The Azure Functions Files Episode 1 - The Case of the Consumption Plan File shares

For the last few months I’ve been building a large enterprise API composed of many (30+) Azure Functions v2 microservices, with an Azure API Management Gateway in front of them.

This week I hit one of those classic Azure pitfalls that are incredibly difficult and time-consuming to track down.

Somethings not right…

There was a minor string formatting bug in one of the microservices. No problem, easy fix.

I write a patch, run my unit and integration tests. Perfect. Everything is looking nice, green and regression free.

I do some manual testing locally and all signals are go. So I commit and push my changes and wait for CI and CD agents in Azure Pipelines to do their thing.

Once the service is deployed, I start my last round of manual testing in our Azure Staging environment.

… The changes I’d just deployed were not there. The endpoint was working, but the formatting bug was still there.

Trial and Azure

So I did some detective work:

  1. Check Azure Pipelines - Everything deployed OK
  2. Check Kudu - Logged into Kudu and checked all the directories with the console. Everything fine there too.
  3. Wrote and deployed a patch that forced all of the strings in the endpoint’s response payload to upper-case. A super obvious change, no chance I’m missing that… It didn’t deploy either.

After an hour or so, I was stumped. So I started reading through the Azure docs and I found this hidden away in there

The part that caught my attention is below:

WEBSITE_CONTENTSHARE For consumption plans only. The file path to the function app code and configuration. Used with WEBSITE_CONTENTAZUREFILECONNECTIONSTRING. Default is a unique string that begins with the function app name.

Consumption Plans are scalable in ways that App Service plans are not, so when we can, we deploy our Functions to Consumption Plans, and the Function in question was on a Consumption Plan.

So I checked the Functions App Settings. Everything looked good. We had both a WEBSITE_CONTENTAZUREFILECONNECTIONSTRING and WEBSITE_CONTENTSHARE.

At this point I got curious, and lucky I did otherwise this would have taken me days to find.

So I created a new Function App Instance and a Fresh CI/CD Pipeline to deploy to it and then compared the settings on the old set up to the new setup.

Suspicious Storage

When you create a new Function App instance in the Azure Portal, you need to create a couple of support resources, namely:

  • A Storage Account; and
  • An optional Application Insights instance

For Function Apps that run on an App Service Plan, the Function is deployed to a dynamically provisioned VM.

But… in the case of Functions that run on Consumption Plans.
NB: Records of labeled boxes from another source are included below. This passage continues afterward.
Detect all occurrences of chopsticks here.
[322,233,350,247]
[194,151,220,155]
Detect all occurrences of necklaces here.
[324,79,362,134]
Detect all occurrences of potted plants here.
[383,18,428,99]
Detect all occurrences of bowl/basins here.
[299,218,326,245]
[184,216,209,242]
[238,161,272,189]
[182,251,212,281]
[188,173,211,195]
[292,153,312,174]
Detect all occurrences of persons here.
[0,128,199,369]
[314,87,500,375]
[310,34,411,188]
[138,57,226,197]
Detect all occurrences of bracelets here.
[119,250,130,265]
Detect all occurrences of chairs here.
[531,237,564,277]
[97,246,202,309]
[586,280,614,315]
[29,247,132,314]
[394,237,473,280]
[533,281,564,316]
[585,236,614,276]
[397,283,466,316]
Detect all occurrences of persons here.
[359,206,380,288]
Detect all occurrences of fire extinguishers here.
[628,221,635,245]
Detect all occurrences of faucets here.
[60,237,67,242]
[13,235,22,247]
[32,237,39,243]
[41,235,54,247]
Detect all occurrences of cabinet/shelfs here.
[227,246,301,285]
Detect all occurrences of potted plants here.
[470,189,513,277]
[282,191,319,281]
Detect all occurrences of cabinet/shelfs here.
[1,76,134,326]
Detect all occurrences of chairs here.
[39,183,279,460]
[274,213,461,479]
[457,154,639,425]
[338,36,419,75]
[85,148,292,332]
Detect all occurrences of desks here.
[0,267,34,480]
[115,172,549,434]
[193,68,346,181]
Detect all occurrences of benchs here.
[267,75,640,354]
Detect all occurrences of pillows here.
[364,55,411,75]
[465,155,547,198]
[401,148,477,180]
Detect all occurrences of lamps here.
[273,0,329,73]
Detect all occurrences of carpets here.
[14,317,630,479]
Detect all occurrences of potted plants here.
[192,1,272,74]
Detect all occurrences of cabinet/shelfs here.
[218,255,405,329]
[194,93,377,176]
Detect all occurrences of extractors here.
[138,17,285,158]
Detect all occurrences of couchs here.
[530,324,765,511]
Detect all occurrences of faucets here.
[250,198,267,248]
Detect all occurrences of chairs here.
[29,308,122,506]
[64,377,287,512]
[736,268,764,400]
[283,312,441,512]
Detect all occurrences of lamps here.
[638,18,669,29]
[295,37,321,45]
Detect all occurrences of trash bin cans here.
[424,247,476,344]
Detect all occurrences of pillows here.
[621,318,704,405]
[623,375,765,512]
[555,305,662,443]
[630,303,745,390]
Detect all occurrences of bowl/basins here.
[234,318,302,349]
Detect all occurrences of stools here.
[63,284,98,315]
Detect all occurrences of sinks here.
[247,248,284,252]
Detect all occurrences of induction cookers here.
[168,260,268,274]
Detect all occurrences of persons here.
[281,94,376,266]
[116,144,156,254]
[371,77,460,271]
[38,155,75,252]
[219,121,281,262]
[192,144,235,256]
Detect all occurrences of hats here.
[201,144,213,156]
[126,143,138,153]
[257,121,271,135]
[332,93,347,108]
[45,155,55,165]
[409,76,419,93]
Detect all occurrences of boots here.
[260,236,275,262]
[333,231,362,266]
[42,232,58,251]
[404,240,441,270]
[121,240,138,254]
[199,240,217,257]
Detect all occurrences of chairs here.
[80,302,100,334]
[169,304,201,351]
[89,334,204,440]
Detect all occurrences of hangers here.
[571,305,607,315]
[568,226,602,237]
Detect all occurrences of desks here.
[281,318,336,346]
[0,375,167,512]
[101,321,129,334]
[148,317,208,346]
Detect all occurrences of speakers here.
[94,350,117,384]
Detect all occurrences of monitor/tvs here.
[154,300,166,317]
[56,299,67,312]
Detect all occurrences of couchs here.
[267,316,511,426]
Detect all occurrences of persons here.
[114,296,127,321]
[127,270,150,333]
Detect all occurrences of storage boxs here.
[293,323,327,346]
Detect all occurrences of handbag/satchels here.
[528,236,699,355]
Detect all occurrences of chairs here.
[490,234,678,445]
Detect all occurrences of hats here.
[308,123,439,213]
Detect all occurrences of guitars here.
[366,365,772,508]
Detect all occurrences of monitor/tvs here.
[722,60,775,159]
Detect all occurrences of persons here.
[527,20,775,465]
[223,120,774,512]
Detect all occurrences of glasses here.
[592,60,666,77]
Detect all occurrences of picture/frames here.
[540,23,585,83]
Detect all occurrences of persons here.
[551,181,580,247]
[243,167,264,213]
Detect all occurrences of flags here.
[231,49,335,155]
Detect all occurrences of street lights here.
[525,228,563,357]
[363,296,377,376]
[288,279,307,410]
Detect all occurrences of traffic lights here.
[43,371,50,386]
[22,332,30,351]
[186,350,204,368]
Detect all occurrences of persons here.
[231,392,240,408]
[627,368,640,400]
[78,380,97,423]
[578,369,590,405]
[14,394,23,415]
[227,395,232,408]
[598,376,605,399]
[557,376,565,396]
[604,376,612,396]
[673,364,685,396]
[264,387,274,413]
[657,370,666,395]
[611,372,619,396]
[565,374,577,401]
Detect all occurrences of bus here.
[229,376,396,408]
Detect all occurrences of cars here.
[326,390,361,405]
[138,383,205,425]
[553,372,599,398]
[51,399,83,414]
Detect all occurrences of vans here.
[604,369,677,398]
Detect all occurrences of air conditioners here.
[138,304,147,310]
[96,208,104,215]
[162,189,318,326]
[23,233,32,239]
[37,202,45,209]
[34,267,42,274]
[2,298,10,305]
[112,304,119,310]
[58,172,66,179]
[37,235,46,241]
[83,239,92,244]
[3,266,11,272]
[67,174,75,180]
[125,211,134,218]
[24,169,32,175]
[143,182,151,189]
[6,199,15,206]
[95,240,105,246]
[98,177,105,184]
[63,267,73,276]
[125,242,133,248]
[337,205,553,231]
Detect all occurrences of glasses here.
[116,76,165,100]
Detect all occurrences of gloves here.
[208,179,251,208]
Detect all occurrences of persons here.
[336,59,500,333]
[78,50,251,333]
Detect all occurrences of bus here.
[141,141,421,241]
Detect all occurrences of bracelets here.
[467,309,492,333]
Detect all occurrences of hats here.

The Function App is deployed to a File Share that is automatically created under the Storage Account for that Function App Instance.

So I opened up Azure Storage Explorer and did some snooping around in the Storage Accounts list and I found this:

Azure Storage Explorer Multiple File Shares

There were 2 File Shares.

Resolution

The creation of file shares for Consumption Plans is entirely automated by Azure. So it took my a while to figure out what had happened.

At some point, the WEBSITE_CONTENTSHARE Application Setting had been deleted. But instead of failing to deploy, Azure had silently recovered by creating a new File Share under the Storage Account and deploying the Function App there.

But, during the creation of a CD Stage in Azure Pipelines, when you link a Consumption Plan Function App in Azure Pipelines as a deployment target, it fetches the File Share to deploy to and stores it as the upload target for the Release.

So we were deploying to the old file share, but the Function App settings were pointing to the new file share, which, while it was running a working build of the Function App, wasn’t getting any of the updates.